ICLR 2026 Interpretability data attribution influence functions gradient-based attribution parameter heterogeneity self-supervised diffusion models

Learning to Weight Parameters for Training Data Attribution¶

Conference: ICLR 2026
OpenReview: https://openreview.net/forum?id=EhUkQp9Yah
Code: To be confirmed
Area: Interpretability / Training Data Attribution
Keywords: data attribution, influence functions, gradient-based attribution, parameter heterogeneity, self-supervised, diffusion models

TL;DR¶

This paper points out that the "huge disparity in attribution quality across different parameter groups" in gradient attribution is ignored by existing methods. It proposes a unified framework that uses self-supervision to directly learn a set of parameter group weights \(w\) from data.

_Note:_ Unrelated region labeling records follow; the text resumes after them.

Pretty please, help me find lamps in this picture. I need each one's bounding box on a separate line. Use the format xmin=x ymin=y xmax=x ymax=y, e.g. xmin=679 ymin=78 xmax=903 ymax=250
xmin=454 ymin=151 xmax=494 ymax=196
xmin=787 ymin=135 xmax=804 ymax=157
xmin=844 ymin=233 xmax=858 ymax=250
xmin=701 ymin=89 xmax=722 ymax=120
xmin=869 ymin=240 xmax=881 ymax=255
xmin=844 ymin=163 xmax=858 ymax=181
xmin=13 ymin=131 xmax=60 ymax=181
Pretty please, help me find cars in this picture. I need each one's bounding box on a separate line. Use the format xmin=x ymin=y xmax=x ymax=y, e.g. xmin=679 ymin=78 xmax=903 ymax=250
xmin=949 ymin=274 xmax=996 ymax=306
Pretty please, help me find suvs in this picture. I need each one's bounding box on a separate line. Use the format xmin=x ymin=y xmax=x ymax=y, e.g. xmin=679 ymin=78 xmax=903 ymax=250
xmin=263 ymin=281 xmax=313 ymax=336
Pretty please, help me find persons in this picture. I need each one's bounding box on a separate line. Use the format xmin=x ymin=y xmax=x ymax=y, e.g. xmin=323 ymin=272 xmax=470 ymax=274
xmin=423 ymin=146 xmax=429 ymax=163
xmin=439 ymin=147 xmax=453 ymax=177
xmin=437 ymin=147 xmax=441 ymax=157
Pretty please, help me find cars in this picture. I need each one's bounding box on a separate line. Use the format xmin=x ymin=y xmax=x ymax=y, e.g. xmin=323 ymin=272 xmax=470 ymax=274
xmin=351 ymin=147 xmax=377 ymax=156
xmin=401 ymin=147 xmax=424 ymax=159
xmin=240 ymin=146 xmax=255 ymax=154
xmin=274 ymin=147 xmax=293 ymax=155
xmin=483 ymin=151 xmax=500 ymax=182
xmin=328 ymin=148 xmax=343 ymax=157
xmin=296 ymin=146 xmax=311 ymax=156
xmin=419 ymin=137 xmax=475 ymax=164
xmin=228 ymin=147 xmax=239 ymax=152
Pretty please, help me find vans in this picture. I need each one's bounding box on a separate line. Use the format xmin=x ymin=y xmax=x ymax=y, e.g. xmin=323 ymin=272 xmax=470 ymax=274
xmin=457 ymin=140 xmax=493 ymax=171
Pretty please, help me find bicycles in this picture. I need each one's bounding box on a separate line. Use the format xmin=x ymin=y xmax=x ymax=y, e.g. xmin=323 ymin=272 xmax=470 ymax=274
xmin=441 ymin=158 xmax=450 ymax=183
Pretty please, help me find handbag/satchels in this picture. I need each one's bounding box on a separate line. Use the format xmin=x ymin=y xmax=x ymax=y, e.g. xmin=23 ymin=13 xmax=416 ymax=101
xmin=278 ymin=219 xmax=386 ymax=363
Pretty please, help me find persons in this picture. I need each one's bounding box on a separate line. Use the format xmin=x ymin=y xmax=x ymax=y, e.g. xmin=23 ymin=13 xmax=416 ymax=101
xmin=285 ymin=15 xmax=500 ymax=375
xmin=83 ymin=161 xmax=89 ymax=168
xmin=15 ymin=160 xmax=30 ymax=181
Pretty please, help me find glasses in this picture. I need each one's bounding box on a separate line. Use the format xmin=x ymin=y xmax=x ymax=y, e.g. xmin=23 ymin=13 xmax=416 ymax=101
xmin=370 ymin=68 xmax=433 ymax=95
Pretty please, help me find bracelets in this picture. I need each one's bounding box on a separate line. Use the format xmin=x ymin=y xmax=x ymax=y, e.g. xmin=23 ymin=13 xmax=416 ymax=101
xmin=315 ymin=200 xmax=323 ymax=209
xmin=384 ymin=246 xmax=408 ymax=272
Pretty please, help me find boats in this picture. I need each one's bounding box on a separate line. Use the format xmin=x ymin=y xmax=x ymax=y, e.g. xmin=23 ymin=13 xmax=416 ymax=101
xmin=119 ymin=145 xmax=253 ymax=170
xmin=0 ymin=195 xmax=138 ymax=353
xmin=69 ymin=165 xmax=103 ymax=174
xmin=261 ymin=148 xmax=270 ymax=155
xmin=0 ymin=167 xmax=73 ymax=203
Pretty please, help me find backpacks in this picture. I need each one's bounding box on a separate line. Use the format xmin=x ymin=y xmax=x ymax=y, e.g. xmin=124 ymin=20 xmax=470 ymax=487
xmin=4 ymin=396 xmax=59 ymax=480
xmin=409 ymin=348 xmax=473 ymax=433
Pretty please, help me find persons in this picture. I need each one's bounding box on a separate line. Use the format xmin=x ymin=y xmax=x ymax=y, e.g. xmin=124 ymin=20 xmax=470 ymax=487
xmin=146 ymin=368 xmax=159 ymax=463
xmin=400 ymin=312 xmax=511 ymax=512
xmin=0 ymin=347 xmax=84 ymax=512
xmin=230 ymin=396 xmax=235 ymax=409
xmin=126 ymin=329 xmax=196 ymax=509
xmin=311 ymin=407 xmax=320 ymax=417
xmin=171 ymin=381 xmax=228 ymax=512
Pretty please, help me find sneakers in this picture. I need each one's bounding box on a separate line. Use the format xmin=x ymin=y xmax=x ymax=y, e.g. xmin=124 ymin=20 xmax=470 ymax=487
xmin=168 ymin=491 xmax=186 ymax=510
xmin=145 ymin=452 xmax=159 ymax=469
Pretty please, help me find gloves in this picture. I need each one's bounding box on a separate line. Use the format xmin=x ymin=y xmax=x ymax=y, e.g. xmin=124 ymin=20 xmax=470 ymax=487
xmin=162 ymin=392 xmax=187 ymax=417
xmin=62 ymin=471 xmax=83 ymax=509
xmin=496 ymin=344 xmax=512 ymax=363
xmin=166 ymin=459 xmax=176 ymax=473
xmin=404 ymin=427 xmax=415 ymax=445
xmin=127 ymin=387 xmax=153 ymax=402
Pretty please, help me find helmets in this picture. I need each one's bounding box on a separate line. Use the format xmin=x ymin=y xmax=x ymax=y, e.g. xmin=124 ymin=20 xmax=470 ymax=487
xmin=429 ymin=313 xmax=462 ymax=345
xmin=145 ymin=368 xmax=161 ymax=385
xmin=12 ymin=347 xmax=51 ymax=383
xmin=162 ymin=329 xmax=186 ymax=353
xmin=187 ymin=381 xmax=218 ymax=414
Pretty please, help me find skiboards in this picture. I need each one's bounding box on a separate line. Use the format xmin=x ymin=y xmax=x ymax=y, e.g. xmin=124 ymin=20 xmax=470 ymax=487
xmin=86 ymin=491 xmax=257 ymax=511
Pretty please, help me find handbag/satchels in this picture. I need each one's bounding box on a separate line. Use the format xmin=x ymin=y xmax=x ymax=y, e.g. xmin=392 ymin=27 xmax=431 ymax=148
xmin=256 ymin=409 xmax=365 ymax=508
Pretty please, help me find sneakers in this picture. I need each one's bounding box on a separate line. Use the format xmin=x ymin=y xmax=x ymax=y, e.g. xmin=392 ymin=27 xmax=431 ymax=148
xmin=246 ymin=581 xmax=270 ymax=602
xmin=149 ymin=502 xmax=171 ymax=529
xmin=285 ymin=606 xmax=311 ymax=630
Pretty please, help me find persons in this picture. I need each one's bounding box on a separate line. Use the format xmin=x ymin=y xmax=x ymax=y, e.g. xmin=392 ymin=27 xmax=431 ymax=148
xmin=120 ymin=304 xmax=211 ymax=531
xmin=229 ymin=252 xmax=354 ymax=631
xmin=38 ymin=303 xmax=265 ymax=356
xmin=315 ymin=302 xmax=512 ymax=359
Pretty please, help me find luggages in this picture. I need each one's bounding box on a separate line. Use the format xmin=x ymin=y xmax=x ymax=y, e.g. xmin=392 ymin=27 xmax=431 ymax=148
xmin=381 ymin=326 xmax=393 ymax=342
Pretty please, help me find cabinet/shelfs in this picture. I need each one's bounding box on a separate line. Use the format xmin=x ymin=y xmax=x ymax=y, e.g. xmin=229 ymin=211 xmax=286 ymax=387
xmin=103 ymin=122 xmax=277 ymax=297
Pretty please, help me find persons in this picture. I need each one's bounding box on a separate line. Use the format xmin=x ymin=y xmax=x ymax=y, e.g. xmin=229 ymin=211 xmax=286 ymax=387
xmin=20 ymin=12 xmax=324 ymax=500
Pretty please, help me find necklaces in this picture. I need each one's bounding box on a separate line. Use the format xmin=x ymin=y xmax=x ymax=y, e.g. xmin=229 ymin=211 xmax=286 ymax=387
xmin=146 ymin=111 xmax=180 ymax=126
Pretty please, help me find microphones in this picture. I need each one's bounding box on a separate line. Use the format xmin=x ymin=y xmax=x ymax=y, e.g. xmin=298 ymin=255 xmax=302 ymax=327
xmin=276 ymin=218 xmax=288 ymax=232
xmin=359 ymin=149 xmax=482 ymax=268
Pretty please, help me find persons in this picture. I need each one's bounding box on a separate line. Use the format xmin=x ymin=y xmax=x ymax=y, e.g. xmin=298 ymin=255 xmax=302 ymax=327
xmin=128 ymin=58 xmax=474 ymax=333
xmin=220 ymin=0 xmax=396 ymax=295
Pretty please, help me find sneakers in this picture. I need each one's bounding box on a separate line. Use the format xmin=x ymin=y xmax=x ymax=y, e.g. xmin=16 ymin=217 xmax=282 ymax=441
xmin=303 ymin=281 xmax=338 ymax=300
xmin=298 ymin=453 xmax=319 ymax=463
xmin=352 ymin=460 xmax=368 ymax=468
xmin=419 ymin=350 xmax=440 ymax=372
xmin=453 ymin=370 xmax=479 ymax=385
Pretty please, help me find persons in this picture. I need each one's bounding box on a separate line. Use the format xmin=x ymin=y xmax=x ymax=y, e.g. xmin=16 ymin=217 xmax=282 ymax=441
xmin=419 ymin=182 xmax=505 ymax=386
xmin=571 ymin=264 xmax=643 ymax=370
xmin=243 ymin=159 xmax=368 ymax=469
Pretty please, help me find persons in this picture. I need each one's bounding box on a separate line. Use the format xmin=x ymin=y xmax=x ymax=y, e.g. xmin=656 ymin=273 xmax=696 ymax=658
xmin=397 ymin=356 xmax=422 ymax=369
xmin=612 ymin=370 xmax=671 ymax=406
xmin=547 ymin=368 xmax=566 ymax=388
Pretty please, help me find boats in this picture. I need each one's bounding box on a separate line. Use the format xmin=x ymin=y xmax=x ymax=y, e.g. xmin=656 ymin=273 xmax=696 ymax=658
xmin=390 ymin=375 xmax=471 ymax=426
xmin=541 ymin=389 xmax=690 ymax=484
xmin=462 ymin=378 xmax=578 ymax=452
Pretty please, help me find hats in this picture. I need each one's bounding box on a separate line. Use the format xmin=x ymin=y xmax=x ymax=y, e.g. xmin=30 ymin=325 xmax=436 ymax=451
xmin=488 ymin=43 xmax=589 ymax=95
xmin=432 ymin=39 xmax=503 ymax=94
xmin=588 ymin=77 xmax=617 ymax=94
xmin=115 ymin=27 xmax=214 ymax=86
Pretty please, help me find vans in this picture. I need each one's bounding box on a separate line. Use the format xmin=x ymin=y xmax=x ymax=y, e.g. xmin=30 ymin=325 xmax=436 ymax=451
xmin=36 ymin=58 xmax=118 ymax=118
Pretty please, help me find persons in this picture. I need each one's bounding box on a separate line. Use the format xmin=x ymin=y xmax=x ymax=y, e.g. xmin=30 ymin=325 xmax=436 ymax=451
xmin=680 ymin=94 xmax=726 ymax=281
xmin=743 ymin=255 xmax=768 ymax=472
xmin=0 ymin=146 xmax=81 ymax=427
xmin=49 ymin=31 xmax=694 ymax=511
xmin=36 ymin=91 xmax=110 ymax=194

Without requiring annotations, it systematically improves the attribution precision of methods like TracIn / TRAK / EK-FAC and can decouple semantic dimensions such as subject, style, and background.

Background & Motivation¶

Background: Training data attribution aims to answer "which training samples are most responsible for a specific model output," which is critical for copyright, privacy, and data governance. Scalable mainstream approaches are gradient-based: TracIn directly calculates the inner product of gradients between the query and training samples; Influence Functions / TRAK further introduce the Hessian (or its low-rank/Kronecker approximation + random projection) to perform second-order preprocessing on the gradients.

Limitations of Prior Work: These methods either treat parameters equally (TracIn concatenates gradients of all parameters with equal weights) or rely on Hessian approximations for implicit weighting. However, the Hessian is unsolvable for large models, models rarely truly converge to the optimum, and information loss from random projections is significant—implicit weighting derived from an "imprecise and noisy" signal cannot reliably reflect the true importance of each parameter group.

Key Challenge: Using Linear Datamodeling Score (LDS), the authors found that attribution signals are highly non-uniform within the network: in a UNet, the average LDS of up_blocks.1/2 (5.58) is much higher than other blocks; the output projection layer of self-attention (attn.to_out) is significantly stronger than the k/q/v projections of cross-attention. Furthermore, different parameter groups are responsible for different semantics—style attribution concentrates in shallow layers, while background attribution concentrates in specific attention components. In other words, attribution quality varies systematically with parameter position and function, which is precisely the information neglected by existing equal/implicit weighting schemes.

Goal: Instead of relying on noisy Hessian approximations, the goal is to explicitly and directly learn the importance weights of each parameter group from data, allowing any gradient attribution method to be enhanced in a plug-and-play manner while making the weights themselves interpretable.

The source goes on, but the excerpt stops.